Exercise instructions: From the entries that follow, list every line in which the string "height" appears.

Supplied data:

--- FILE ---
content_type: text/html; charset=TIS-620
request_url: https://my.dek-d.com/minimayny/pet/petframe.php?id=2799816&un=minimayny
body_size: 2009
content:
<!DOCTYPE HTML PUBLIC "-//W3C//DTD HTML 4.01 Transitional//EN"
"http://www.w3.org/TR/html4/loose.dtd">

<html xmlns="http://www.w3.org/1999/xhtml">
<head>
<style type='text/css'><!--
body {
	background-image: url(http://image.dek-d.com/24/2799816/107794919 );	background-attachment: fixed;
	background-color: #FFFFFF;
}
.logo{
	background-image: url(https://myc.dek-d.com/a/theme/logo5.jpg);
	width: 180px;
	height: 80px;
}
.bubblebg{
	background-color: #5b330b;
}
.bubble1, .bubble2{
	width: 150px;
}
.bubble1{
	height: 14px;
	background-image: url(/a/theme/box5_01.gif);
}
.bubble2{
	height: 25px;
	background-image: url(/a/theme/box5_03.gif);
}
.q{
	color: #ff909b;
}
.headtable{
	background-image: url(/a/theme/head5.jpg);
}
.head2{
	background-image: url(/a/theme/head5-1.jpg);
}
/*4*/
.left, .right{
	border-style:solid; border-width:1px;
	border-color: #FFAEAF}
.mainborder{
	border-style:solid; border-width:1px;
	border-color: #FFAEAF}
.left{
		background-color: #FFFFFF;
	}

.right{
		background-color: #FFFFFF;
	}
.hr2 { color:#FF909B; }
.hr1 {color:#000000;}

Completed task:
	height: 80px;
	height: 14px;
	height: 25px;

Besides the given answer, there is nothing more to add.